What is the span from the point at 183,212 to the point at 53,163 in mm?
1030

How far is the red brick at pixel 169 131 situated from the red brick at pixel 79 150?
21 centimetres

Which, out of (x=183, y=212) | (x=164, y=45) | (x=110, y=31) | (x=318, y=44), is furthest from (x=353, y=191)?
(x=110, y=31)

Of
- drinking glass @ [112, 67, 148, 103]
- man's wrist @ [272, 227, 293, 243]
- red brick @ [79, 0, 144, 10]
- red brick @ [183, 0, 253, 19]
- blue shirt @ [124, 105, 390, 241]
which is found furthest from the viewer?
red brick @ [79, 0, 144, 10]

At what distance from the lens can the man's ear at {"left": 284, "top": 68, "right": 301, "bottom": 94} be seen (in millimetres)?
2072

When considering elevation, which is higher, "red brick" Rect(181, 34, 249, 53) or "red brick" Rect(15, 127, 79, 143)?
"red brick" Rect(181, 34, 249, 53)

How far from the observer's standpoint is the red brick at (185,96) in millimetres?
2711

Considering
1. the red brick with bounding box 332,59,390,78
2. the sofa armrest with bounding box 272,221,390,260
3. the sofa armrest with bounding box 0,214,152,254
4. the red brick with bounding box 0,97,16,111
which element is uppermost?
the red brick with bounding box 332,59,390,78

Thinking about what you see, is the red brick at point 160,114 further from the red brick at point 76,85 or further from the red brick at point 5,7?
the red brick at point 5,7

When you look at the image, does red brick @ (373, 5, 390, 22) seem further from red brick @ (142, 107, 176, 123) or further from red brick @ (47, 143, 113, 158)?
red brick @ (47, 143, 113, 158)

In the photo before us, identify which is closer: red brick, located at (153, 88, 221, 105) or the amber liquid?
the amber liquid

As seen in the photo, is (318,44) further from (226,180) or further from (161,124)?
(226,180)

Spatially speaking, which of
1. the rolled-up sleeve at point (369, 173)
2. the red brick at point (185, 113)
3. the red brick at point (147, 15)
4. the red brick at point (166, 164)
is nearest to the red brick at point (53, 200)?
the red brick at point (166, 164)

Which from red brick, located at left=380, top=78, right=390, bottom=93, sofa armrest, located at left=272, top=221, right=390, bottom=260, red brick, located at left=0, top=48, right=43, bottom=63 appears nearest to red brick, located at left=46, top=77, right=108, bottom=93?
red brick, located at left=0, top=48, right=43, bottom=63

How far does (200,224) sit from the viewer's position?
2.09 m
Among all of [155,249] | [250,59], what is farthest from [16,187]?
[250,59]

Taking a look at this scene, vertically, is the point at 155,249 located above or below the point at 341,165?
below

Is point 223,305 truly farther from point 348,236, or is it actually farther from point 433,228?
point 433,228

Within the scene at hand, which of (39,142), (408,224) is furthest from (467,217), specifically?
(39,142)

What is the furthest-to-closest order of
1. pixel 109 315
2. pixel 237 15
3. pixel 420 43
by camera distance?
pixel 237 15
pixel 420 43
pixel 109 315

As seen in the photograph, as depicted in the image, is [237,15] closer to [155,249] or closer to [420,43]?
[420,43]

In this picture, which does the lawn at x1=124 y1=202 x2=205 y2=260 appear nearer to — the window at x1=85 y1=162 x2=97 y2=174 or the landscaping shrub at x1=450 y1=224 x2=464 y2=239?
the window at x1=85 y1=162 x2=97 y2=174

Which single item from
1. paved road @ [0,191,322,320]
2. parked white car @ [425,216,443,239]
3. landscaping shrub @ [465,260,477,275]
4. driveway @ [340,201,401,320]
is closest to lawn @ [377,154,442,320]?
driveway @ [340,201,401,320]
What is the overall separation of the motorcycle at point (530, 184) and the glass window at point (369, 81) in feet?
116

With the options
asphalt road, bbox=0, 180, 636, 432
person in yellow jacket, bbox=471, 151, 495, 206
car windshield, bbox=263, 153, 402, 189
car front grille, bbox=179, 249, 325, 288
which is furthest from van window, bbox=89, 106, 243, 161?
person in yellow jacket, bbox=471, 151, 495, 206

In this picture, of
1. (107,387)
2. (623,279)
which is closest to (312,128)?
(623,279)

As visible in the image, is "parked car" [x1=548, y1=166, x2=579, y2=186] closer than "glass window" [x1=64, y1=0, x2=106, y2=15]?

> _WHAT TO PRODUCE_: Please arrange the stretch from the line containing "What is the furthest-to-closest order of" through the final line as a Markdown table with the columns No. and Text, giving each line its own numbered row and skipping blank lines.

> _THE COMPLETED TASK_:
| No. | Text |
|---|---|
| 1 | What is the furthest-to-closest order of |
| 2 | 1. pixel 109 315 |
| 3 | 2. pixel 237 15 |
| 4 | 3. pixel 420 43 |
| 5 | by camera distance? |
| 6 | pixel 237 15 |
| 7 | pixel 420 43 |
| 8 | pixel 109 315 |
| 9 | As seen in the photograph, as depicted in the image, is [237,15] closer to [155,249] or closer to [420,43]? |
| 10 | [420,43] |
| 11 | In this picture, which does the lawn at x1=124 y1=202 x2=205 y2=260 appear nearer to — the window at x1=85 y1=162 x2=97 y2=174 or the landscaping shrub at x1=450 y1=224 x2=464 y2=239? |
| 12 | the window at x1=85 y1=162 x2=97 y2=174 |
| 13 | Which single item from |
| 14 | 1. paved road @ [0,191,322,320] |
| 15 | 2. parked white car @ [425,216,443,239] |
| 16 | 3. landscaping shrub @ [465,260,477,275] |
| 17 | 4. driveway @ [340,201,401,320] |
| 18 | is closest to lawn @ [377,154,442,320]? |
| 19 | driveway @ [340,201,401,320] |
| 20 | What is the overall separation of the motorcycle at point (530, 184) and the glass window at point (369, 81) in feet? |
| 21 | 116 |
| 22 | With the options |
| 23 | asphalt road, bbox=0, 180, 636, 432 |
| 24 | person in yellow jacket, bbox=471, 151, 495, 206 |
| 25 | car windshield, bbox=263, 153, 402, 189 |
| 26 | car front grille, bbox=179, 249, 325, 288 |
| 27 | which is furthest from van window, bbox=89, 106, 243, 161? |
| 28 | person in yellow jacket, bbox=471, 151, 495, 206 |
| 29 | In this picture, of |
| 30 | 1. (107,387) |
| 31 | 2. (623,279) |
| 32 | which is closest to (312,128)? |
| 33 | (623,279) |
| 34 | As visible in the image, is "parked car" [x1=548, y1=166, x2=579, y2=186] closer than "glass window" [x1=64, y1=0, x2=106, y2=15]? |